« Et pleine d’un bétail magnifique, l’étable,
A main gauche, près des fumiers étagés haut,
Volets fermés, dormait d’un pesant sommeil chaud,
Sous les rayons serrés d’un soleil irritable ».
L’étable Emile Verhaeren.
Voici venu le temps du salon de l’agriculture, grand-messe annuelle sur laquelle un regard apaisé est censé se poser. La dérive des continents, celle qui éloigne toujours plus les ruraux des urbains, les jeunes des vieux et les branchés des ringards se ralentit pour quelques jours. Les journaux télévisés viennent filmer cet énorme taureau, les mamelles prodigieuses de telles vaches ; les porcs noirs, fierté gasconne, seront médaillés avant d’être débités en saucisson goûteux et personne n’y trouvera à redire. La France, en pleine crise de schizophrénie, va se réconcilier avec ses racines et, même le président, si éloigné de ce monde, coupera le ruban de cette manifestation consensuelle. Dans les allées, il ne fera jamais aussi bien que Chirac qui savait taper sur le cul des vaches et lever le coude avec bonheur…
Cette ferme au salon n’est que théâtre car le ressentiment des urbains, vis-à-vis des ruraux n’a jamais été aussi fort. La question de la sécurité alimentaire ne s’apprécie plus du point de vue quantitatif mais qualitatif -un luxe si on se place du point de vue de la planète. Ainsi la vague du bio oblige les producteurs à se remettre en question et après qu’ils aient reçu pour mission de nourrir la planète, ils doivent aujourd’hui produire moins mais mieux, avec pour conséquence des changements complets dans l’organisation des productions mais aussi dans leur vie quotidienne. Ces efforts ne sont ni compris ni encouragés par la collectivité dans son ensemble embarquée par ailleurs dans une course au progrès qu’elle ne peut maîtriser.

### Travail demandé:
Répondez à ces questions sur le texte consacré au salon de l'agriculture :
(a) À quel poète sont attribués les vers sur l'étable placés en tête ?
(b) À qui le président est-il comparé dans les allées du salon ?
(c) Que doivent aujourd'hui faire les producteurs, d'après le passage sur la vague du bio ?

### Données enregistrées:

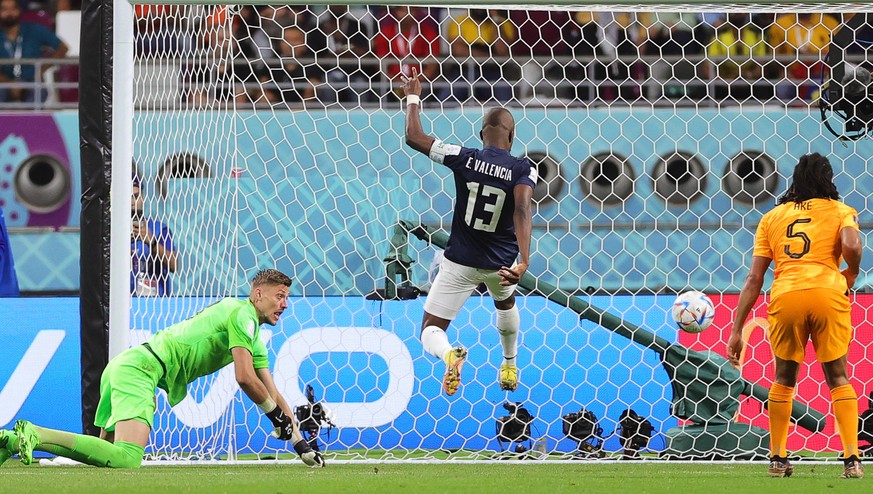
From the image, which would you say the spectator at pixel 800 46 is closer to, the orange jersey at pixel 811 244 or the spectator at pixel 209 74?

### Réponse ci-dessous:
(a) À Emile Verhaeren.
(b) À Chirac.
(c) Ils doivent produire moins mais mieux.